Petunjuk Latihan: Sebutkan semua pasal KUHAP yang dirujuk dalam teks tentang bantuan hukum di bawah ini, termasuk ayatnya jika disebutkan.

Senin, 11 Maret 2019

Analisa Tugas Politik Hukum Magister


BAB I
PENDAHULUAN
1.1 LATAR BELAKANG
            Seorang tersangka/terdakwa berhak mendapatkan bantuan hukum dari seorang atau lebih penasehat hukum selama dan pada tiap tingkat pemeriksaan demi kepentingan pembelaan (pasal 54 KUHAP), yang dipilih sendiri olehnya (pasal 55 KUHAP). Selanjutnya tersangka/terdakwa yang disangka/didakwa melakukan tindak pidana yang diancam dengan pidana mati atau pidana 15 tahun atau lebih atau bagi mereka yang tidak mampu yang diancam dengan pidana 5 tahun atau lebih yang tidak mempunyai penasihat hukum sendiri, pejabat yang bersangkutan pada semua tingkat pemeriksaan dalam proses peradilan wajib menunjuk penasihat hukum bagi mereka (pasal 56 ayat (1) KUHAP). Pemberian bantuan hukum ini diberikan secara cuma-cuma (pasal 56 ayat (2) KUHAP). Hak atas bantuan hukum juga diatur dalam Pasal 37 UU No. 4 Tahun 2004 tentang Kekuasaan Kehakiman dan Bantuan Hukum yang diberikan kepada tersangka atau terdakwa yang tergolong kurang mampu telah terpenuhi dengan diundangnkannya Undang-Undang Nomor 16 Tahun 2011 tentang Bantuan Hukum. Pemberi bantuan hukum yang dimaksud dalam undang-undang bantuan hukum adalah advokat. Disini jelas bahwa pemberian bantuan hukum itu sangat penting diperhatikan karna banyak aspek aspek khususnya dalam hal bantuan hukum ini yang sampai sekarang belum terpenuhi seperti yang di cita-citakan oleh undang-undang sebagaimana yang di jelaskan di atas.[1]
            Pemberian bantuan hukum dalam rangka perlindungan hak-hak masyarakat khususnya tersangka atau terdakwa, adalah merupakan hak dasar masyarakat, yang apabila tidak dipenuhi maka ini merupakan diskriminasi terhadap hak-hak dasar tersebut, karna diskriminasi merupakan suatu bentuk ketidakadilan di berbagai bidang yang secara tegas dilarang berdasarkan UUD 1945. Penegakan hukum melawan perlakuan diskriminatif yang lahir akibat adanya perbedaan-perbedaan tindakan penegak hukum khususnya di dalam kerangka Negara Kesatuan Republik Indonesia perlu ditindaklanjuti dengan arah kebijakan yang mendorong jaminan perlindungan negara terhadap pelaksanaan hak-hak dasar masyarakat. Bahwa apa yang terjadi sekarang ini adalah bantuan hukum sebagai hak tersebut agak terasa mahal, atau merupakan barang mahal bagi sebagian besar masyarakat Indonesia. Namun dengan diundangkannya undang-undang bantuan hukum hal tersebut tidak lagi terasa mahal karena tersangka atau terdakawa yang kurang mampu dapat mendapatkan bantuan hukum secara Cuma-Cuma atau gratis dari Advokat Profesional baik dalam litigasi dan non litigasi dalam semua peradilan di Indonesia sebagaimana diamanatkan dalam Pasal 4 Undang-Undang Nomor 16 Tahun 2011 tentang Bantuan Hukum.[2] Karena yang berhak menerima bantuan hukum secara gratis adalah mereka yang tergolong tidak mampu untuk memenuhi hak dasar secara layak dan mandiri sesuai dengan Pasal 5 UU No.16/2011 tentang Bantuan hukum.

Kumpulan Data:
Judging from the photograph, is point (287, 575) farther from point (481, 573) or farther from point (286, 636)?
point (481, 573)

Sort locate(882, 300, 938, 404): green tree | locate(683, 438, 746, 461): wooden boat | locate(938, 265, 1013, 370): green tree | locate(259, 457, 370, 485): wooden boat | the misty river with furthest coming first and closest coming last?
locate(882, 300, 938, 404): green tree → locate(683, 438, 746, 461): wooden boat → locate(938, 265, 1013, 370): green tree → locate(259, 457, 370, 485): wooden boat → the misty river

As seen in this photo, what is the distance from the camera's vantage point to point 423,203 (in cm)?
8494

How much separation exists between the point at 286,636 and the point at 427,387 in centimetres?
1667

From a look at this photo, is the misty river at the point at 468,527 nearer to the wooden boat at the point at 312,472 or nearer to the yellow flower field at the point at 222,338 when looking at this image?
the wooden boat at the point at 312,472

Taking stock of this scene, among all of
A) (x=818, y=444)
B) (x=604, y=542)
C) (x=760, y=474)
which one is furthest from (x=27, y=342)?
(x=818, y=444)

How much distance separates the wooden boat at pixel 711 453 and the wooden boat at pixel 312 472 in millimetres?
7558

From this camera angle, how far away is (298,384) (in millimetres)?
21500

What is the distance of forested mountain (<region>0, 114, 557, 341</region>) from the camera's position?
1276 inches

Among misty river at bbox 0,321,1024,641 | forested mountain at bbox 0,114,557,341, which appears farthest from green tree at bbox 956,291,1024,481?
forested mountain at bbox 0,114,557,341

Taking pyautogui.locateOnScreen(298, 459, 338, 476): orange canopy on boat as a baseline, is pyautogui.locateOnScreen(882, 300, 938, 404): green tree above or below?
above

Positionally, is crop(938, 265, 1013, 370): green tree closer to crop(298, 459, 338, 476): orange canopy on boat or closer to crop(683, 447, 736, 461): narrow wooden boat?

Jawaban Tugas:
- Pasal 54 KUHAP
- Pasal 55 KUHAP
- Pasal 56 ayat (1) KUHAP
- Pasal 56 ayat (2) KUHAP